Zippo in a windstorm
Zippo in a windstorm
ignition’s feeble click. The way
that hope, for a moment, seems
as good as oil, or the spark
that still makes a shock of light, even
without catching. So, it’s you.
You’re the one standing with your back to the wind.
Slouch your shoulders. Get real close.
Whisper. You hope to shield
for once,
from something,
since the last time
What’s the word for a ship
running headlong into evening, then turning starboard
away
toward the last?
A barge or maybe a catamaran,
both like flowers bent toward the sun
In that middle distance where there is only
night and nightsoon.
On the other side of darkness,
a small spacecraft got the closest
yet to touching the sun,
learning nothing from Icarus
in our astral kindergarten game
of dare.
Still shining on
this world we lost
sight of, rapt by the sick
-er shades
of green,
I hold
to you
hold to
Last week I shared some thoughts on the challenging relationship between hope, fear and awe. This poem is also in that lineage of thought and feeling.

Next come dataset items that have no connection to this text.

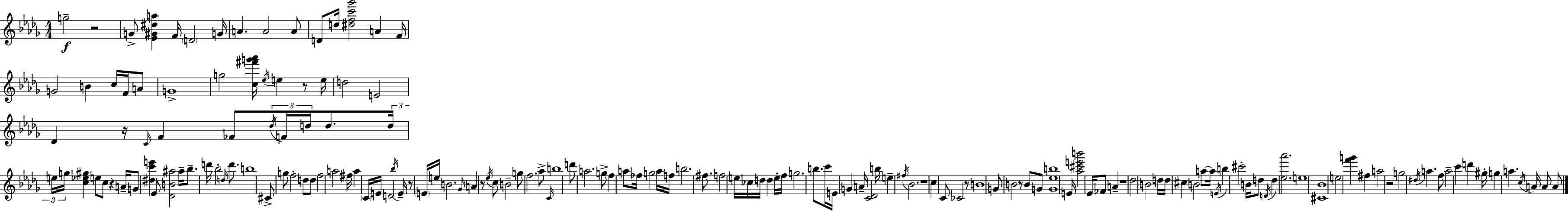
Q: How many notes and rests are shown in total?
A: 170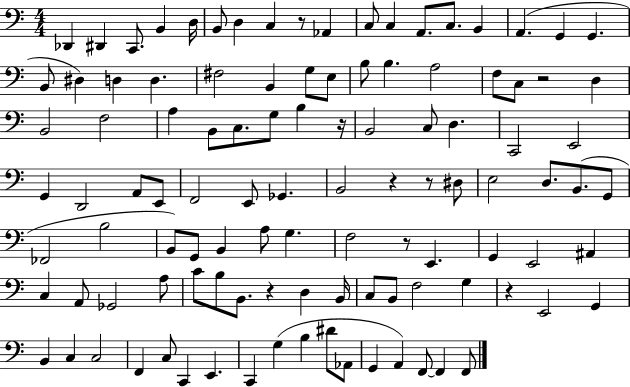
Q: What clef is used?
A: bass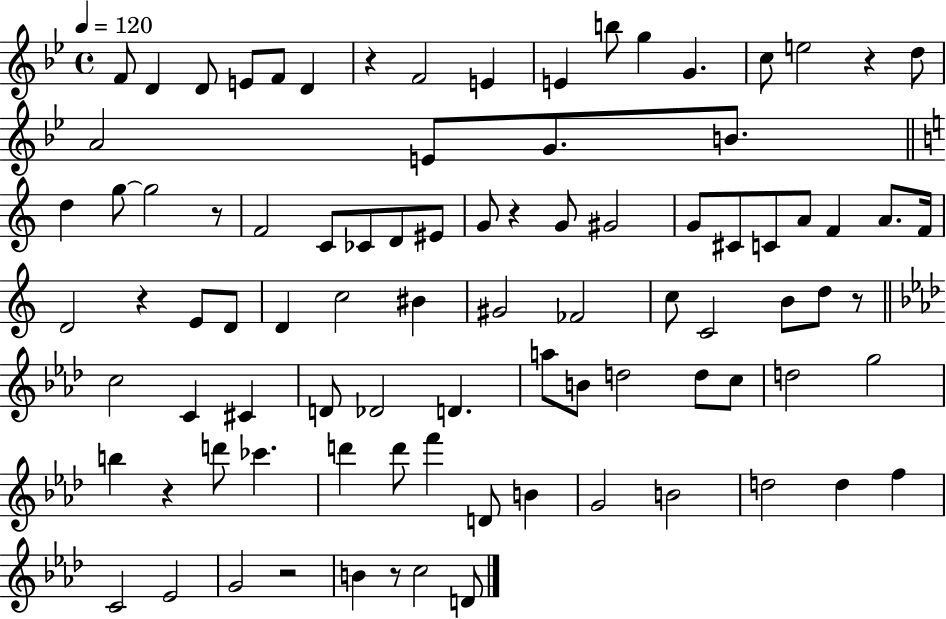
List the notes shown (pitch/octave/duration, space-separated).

F4/e D4/q D4/e E4/e F4/e D4/q R/q F4/h E4/q E4/q B5/e G5/q G4/q. C5/e E5/h R/q D5/e A4/h E4/e G4/e. B4/e. D5/q G5/e G5/h R/e F4/h C4/e CES4/e D4/e EIS4/e G4/e R/q G4/e G#4/h G4/e C#4/e C4/e A4/e F4/q A4/e. F4/s D4/h R/q E4/e D4/e D4/q C5/h BIS4/q G#4/h FES4/h C5/e C4/h B4/e D5/e R/e C5/h C4/q C#4/q D4/e Db4/h D4/q. A5/e B4/e D5/h D5/e C5/e D5/h G5/h B5/q R/q D6/e CES6/q. D6/q D6/e F6/q D4/e B4/q G4/h B4/h D5/h D5/q F5/q C4/h Eb4/h G4/h R/h B4/q R/e C5/h D4/e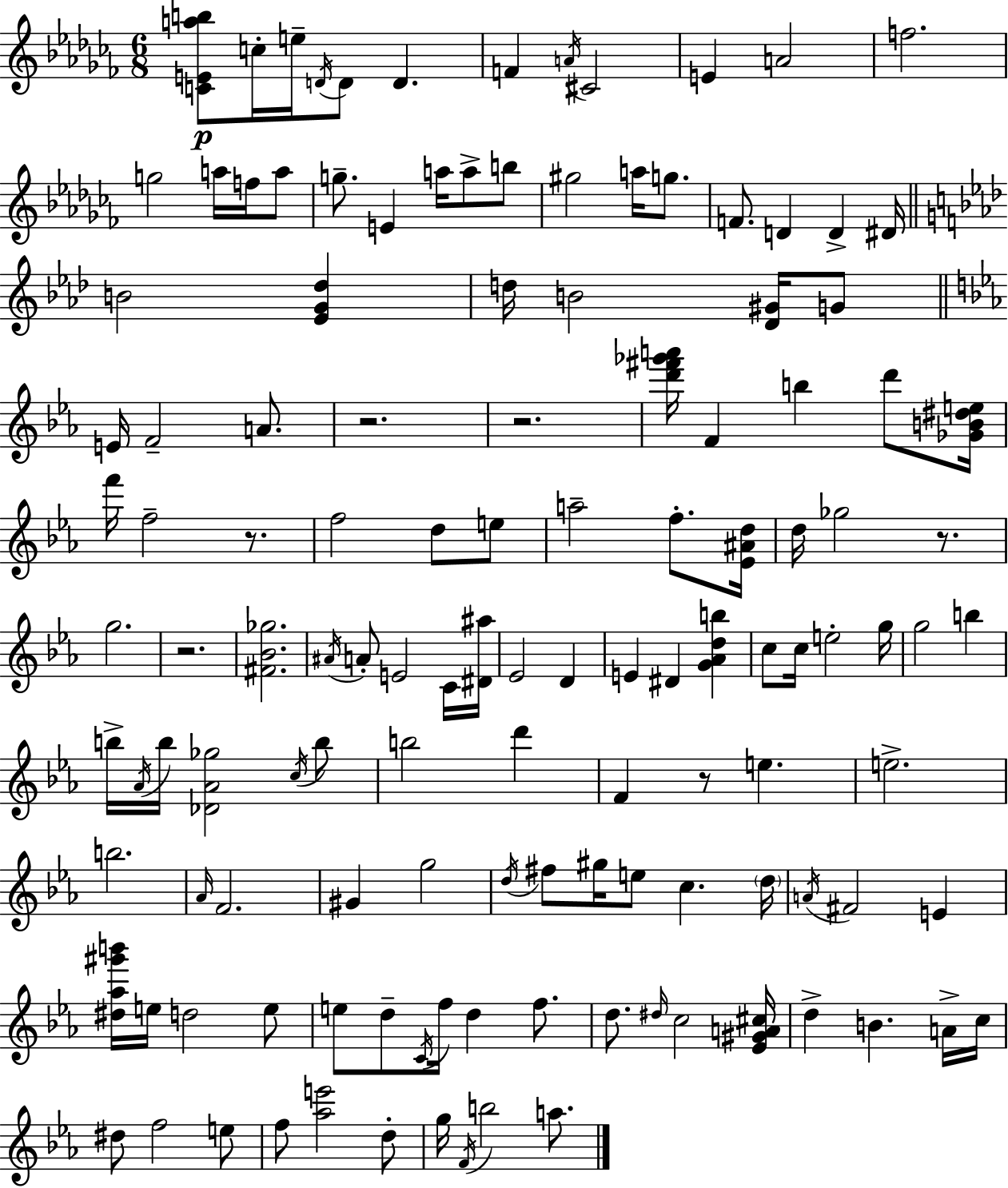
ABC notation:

X:1
T:Untitled
M:6/8
L:1/4
K:Abm
[CEab]/2 c/4 e/4 D/4 D/2 D F A/4 ^C2 E A2 f2 g2 a/4 f/4 a/2 g/2 E a/4 a/2 b/2 ^g2 a/4 g/2 F/2 D D ^D/4 B2 [_EG_d] d/4 B2 [_D^G]/4 G/2 E/4 F2 A/2 z2 z2 [d'^f'_g'a']/4 F b d'/2 [_GB^de]/4 f'/4 f2 z/2 f2 d/2 e/2 a2 f/2 [_E^Ad]/4 d/4 _g2 z/2 g2 z2 [^F_B_g]2 ^A/4 A/2 E2 C/4 [^D^a]/4 _E2 D E ^D [G_Adb] c/2 c/4 e2 g/4 g2 b b/4 _A/4 b/4 [_D_A_g]2 c/4 b/2 b2 d' F z/2 e e2 b2 _A/4 F2 ^G g2 d/4 ^f/2 ^g/4 e/2 c d/4 A/4 ^F2 E [^d_a^g'b']/4 e/4 d2 e/2 e/2 d/2 C/4 f/4 d f/2 d/2 ^d/4 c2 [_E^GA^c]/4 d B A/4 c/4 ^d/2 f2 e/2 f/2 [_ae']2 d/2 g/4 F/4 b2 a/2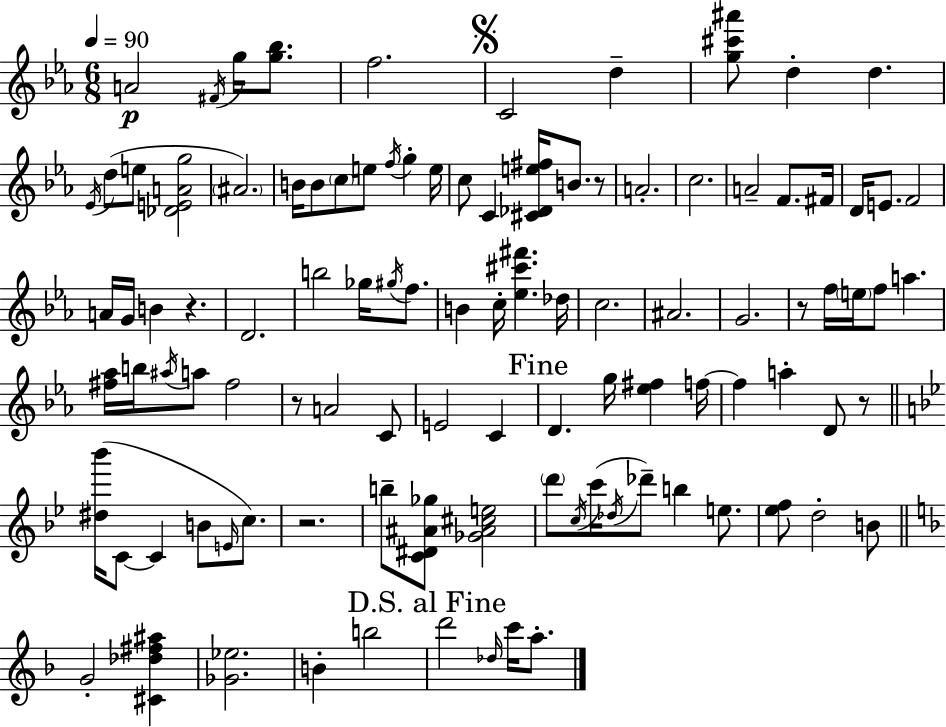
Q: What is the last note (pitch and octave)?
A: A5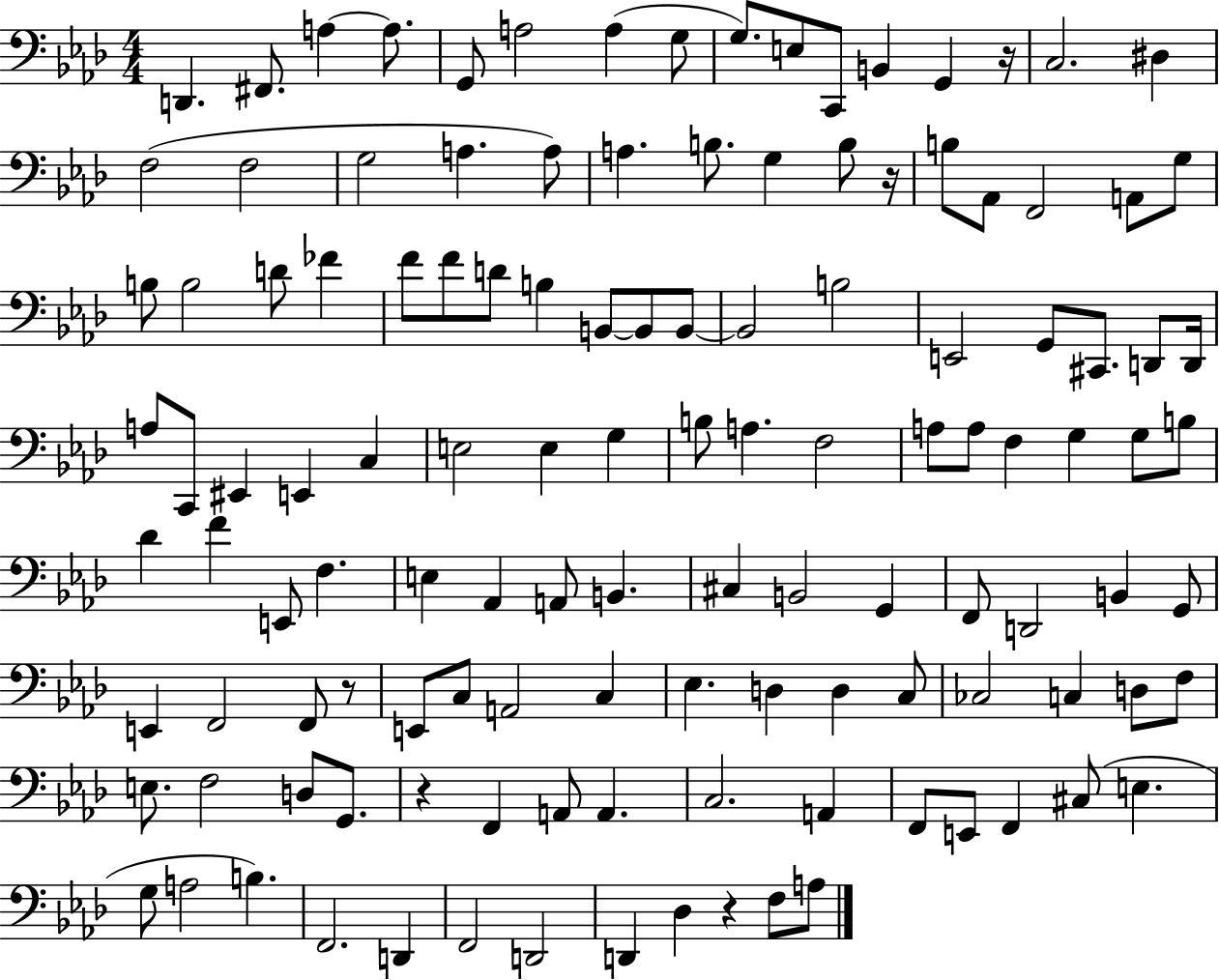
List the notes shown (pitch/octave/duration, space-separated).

D2/q. F#2/e. A3/q A3/e. G2/e A3/h A3/q G3/e G3/e. E3/e C2/e B2/q G2/q R/s C3/h. D#3/q F3/h F3/h G3/h A3/q. A3/e A3/q. B3/e. G3/q B3/e R/s B3/e Ab2/e F2/h A2/e G3/e B3/e B3/h D4/e FES4/q F4/e F4/e D4/e B3/q B2/e B2/e B2/e B2/h B3/h E2/h G2/e C#2/e. D2/e D2/s A3/e C2/e EIS2/q E2/q C3/q E3/h E3/q G3/q B3/e A3/q. F3/h A3/e A3/e F3/q G3/q G3/e B3/e Db4/q F4/q E2/e F3/q. E3/q Ab2/q A2/e B2/q. C#3/q B2/h G2/q F2/e D2/h B2/q G2/e E2/q F2/h F2/e R/e E2/e C3/e A2/h C3/q Eb3/q. D3/q D3/q C3/e CES3/h C3/q D3/e F3/e E3/e. F3/h D3/e G2/e. R/q F2/q A2/e A2/q. C3/h. A2/q F2/e E2/e F2/q C#3/e E3/q. G3/e A3/h B3/q. F2/h. D2/q F2/h D2/h D2/q Db3/q R/q F3/e A3/e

This poem initially started with a snarky title “When a thumb war is a decree” and was a handful (ha) of stanzas that centered around a thumb image. It felt pretty forced by the end so I scrapped most of that and what persisted was the lighter image. It calls to mind the horror movie motif where someone tries to ignite their lighter in a dark room, but can’t. Instead, they just keep flicking it and you see fragments of the scene as a result. It creates a sense of imposing dread, like something is supposed to be revealed that shouldn't be.
I recently saw this article on us trying to touch the sun that, while certainly a feat in science and engineering, struck me as the most absurd pursuit. It sat with me for a month or two and then found its way here… we are the moth to flame!
I’ve been revisiting the poems of Jim Harrison this week. I always find his searching and comedic poems to be a balm when things feel out of reach. Similarly, I’ve been returning to some conversations with Jane Hirshfield. In one of the conversations, she read her poem The Stone of Heaven which has a line that I think, more than any other, sums up my relationship with making things:
Any woodthrush shows it— he sings,
not to fill the world, but because he is filled.